> [ASSIGNMENT]:
Within the records below is a range that opens at the line with "Jan Sterling - Boating in Heels" and closes at the line with "湖南三安半导体项目 | 在2021年中有望实现全面投产 |". Return that range word for word, both ends included, and only that range.

> [INFORMATION PROVIDED]:
.....
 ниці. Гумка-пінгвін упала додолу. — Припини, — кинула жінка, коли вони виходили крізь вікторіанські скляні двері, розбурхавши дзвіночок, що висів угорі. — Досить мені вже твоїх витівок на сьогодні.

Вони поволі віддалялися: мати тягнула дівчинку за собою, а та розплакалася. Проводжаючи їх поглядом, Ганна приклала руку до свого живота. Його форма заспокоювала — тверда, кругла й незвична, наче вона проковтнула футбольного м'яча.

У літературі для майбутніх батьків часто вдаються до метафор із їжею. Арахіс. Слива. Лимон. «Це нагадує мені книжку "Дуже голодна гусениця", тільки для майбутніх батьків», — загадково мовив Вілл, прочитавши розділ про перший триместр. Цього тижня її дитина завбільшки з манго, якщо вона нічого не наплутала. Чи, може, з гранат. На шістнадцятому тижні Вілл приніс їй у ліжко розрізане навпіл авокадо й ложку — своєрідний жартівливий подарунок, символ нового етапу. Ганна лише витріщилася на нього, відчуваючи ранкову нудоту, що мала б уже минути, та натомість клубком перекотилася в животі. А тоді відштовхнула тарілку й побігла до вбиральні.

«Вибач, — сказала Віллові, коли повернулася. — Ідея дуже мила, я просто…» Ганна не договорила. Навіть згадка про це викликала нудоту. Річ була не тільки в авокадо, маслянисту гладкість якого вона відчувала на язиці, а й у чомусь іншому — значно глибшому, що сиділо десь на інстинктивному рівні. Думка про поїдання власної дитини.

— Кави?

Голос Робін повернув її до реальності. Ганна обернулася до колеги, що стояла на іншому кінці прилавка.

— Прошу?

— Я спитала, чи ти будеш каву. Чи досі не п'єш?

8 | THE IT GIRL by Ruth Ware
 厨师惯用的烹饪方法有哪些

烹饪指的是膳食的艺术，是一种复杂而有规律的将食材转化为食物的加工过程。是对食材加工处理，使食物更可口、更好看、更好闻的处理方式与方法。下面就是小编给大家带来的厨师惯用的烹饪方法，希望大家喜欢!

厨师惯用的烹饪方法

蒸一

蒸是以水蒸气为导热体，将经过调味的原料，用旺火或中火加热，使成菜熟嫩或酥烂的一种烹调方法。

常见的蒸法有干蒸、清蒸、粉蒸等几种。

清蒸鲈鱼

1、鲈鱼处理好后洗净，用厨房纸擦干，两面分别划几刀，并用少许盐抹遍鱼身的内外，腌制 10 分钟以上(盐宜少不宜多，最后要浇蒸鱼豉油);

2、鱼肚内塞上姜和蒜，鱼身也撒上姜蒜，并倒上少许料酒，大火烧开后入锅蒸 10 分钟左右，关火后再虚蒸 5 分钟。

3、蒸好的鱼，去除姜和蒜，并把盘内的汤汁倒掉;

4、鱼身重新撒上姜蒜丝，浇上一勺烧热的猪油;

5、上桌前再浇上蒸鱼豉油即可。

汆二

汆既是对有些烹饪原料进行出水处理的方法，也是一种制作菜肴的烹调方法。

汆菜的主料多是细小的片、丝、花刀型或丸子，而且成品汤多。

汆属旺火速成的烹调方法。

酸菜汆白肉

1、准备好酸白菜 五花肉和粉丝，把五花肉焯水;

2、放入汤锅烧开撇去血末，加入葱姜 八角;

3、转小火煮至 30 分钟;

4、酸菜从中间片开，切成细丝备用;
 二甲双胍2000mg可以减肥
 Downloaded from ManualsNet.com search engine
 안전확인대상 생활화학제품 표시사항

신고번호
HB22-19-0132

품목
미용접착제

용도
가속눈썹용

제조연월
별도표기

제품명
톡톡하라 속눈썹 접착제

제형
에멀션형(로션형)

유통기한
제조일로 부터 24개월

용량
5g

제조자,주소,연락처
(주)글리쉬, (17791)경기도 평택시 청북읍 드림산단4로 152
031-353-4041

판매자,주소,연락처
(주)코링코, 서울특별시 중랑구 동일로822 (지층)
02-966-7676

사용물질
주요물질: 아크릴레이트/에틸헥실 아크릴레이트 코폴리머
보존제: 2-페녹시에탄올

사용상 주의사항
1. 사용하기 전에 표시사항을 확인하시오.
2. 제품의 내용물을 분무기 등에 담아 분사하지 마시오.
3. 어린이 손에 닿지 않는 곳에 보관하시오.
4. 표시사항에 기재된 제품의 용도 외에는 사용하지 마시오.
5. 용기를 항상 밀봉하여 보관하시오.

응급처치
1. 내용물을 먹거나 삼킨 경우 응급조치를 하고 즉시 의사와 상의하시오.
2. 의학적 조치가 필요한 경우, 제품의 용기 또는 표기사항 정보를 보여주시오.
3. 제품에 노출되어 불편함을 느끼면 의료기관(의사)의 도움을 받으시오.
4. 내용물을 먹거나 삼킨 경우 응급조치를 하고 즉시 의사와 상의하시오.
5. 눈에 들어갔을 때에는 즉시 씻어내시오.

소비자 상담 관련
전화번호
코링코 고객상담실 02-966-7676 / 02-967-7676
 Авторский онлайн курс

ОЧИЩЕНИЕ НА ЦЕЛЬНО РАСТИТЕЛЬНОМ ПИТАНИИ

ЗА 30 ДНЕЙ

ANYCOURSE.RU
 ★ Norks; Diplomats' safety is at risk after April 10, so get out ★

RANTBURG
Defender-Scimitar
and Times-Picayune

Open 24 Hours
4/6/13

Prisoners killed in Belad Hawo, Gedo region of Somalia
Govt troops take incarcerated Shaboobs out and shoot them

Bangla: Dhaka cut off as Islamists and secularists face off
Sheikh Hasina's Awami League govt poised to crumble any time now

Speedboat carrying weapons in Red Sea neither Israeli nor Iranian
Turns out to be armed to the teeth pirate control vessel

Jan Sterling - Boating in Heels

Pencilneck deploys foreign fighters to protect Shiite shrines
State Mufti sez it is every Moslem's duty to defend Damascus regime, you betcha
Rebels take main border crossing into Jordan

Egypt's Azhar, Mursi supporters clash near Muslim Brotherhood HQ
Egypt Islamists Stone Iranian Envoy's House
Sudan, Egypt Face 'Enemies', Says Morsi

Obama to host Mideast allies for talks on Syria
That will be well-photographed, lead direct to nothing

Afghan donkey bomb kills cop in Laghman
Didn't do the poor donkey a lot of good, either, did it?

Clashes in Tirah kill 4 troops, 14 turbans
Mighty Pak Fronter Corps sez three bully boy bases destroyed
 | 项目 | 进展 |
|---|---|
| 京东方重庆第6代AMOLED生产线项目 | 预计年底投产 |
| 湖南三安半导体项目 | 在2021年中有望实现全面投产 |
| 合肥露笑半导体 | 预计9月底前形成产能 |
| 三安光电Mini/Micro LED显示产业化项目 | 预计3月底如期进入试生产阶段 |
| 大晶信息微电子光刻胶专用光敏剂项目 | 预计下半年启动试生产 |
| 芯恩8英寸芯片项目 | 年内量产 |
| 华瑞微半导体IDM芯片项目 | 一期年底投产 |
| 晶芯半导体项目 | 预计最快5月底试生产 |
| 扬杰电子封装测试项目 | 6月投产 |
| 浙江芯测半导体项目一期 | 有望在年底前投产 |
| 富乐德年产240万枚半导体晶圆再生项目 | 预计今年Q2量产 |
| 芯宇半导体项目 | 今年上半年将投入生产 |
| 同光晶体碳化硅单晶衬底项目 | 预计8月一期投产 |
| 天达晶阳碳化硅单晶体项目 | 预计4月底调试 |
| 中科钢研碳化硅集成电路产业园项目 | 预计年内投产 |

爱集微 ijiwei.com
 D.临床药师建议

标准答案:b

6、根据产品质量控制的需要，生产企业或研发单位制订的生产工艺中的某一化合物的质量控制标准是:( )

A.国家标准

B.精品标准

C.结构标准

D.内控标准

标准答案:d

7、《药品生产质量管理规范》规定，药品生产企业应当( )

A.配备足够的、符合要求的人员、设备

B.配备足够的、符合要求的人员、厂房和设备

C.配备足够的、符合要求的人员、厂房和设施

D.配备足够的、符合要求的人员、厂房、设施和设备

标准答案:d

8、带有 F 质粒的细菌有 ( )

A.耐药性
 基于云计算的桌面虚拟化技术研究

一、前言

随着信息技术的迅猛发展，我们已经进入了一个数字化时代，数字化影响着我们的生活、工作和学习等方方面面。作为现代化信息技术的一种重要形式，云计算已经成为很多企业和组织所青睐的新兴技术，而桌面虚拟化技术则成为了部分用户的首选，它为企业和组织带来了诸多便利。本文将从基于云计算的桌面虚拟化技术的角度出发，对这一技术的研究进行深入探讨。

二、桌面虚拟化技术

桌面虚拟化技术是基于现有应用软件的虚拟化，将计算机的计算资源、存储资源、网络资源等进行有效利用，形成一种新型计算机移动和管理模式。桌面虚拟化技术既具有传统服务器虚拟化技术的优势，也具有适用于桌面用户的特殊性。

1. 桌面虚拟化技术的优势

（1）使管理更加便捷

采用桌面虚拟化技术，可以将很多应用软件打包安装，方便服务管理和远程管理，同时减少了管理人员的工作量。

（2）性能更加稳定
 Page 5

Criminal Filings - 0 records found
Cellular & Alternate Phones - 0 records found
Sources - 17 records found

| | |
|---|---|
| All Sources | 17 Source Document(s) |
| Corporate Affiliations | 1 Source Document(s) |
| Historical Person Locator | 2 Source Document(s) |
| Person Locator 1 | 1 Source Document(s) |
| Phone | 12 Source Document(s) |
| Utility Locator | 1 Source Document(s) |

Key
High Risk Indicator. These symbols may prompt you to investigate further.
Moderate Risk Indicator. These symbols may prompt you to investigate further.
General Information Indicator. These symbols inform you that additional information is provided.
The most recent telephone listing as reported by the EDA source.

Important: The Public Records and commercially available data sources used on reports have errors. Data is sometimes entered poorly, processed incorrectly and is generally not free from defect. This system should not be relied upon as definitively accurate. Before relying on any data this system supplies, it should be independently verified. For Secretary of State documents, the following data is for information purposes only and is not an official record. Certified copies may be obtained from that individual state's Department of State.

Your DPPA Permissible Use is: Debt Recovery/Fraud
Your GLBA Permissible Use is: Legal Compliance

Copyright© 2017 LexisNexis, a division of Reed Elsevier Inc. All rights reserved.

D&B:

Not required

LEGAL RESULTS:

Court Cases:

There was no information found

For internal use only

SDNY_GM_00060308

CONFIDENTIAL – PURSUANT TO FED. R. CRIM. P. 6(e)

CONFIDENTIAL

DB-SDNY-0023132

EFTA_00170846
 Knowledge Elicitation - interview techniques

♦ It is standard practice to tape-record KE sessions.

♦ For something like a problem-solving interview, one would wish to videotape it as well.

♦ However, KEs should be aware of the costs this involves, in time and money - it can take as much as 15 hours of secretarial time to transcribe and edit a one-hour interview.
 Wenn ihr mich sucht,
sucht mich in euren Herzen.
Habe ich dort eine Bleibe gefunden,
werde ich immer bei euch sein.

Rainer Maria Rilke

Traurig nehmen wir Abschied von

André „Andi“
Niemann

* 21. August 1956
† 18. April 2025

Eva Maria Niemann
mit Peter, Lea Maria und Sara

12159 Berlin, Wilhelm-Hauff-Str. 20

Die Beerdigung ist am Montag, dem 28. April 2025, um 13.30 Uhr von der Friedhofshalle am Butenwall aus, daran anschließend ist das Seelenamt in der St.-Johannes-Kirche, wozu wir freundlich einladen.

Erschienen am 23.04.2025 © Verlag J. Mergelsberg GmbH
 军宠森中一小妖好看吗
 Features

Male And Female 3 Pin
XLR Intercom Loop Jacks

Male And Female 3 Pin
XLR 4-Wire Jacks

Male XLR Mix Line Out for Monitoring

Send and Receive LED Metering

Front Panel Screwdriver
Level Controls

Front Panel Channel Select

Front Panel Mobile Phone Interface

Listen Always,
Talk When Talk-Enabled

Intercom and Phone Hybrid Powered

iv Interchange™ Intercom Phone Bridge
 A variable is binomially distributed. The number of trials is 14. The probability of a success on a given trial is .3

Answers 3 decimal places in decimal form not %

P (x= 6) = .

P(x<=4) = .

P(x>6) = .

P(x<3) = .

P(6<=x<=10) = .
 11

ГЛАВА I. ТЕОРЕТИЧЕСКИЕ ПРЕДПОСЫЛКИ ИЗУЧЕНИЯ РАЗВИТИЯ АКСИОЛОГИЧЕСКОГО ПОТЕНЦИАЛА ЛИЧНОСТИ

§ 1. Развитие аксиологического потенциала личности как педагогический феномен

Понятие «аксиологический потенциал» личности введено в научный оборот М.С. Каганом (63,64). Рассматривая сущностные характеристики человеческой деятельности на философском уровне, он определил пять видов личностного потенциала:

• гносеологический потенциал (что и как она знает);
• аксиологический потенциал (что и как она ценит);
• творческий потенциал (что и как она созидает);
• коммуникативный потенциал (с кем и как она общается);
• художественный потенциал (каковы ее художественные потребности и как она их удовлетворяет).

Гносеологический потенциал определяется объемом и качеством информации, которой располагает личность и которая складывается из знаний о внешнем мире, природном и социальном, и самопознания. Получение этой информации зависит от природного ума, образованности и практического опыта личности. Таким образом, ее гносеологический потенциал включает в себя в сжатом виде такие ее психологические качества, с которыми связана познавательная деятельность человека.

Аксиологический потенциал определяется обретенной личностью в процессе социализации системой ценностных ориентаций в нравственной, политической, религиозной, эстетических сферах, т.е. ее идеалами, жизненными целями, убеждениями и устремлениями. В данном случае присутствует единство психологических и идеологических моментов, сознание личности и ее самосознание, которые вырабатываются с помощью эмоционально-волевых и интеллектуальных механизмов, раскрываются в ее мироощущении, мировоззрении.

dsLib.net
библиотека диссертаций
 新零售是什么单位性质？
.....
> [ANSWER SPACE]:
Jan Sterling - Boating in Heels

Pencilneck deploys foreign fighters to protect Shiite shrines
State Mufti sez it is every Moslem's duty to defend Damascus regime, you betcha
Rebels take main border crossing into Jordan

Egypt's Azhar, Mursi supporters clash near Muslim Brotherhood HQ
Egypt Islamists Stone Iranian Envoy's House
Sudan, Egypt Face 'Enemies', Says Morsi

Obama to host Mideast allies for talks on Syria
That will be well-photographed, lead direct to nothing

Afghan donkey bomb kills cop in Laghman
Didn't do the poor donkey a lot of good, either, did it?

Clashes in Tirah kill 4 troops, 14 turbans
Mighty Pak Fronter Corps sez three bully boy bases destroyed
 | 项目 | 进展 |
|---|---|
| 京东方重庆第6代AMOLED生产线项目 | 预计年底投产 |
| 湖南三安半导体项目 | 在2021年中有望实现全面投产 |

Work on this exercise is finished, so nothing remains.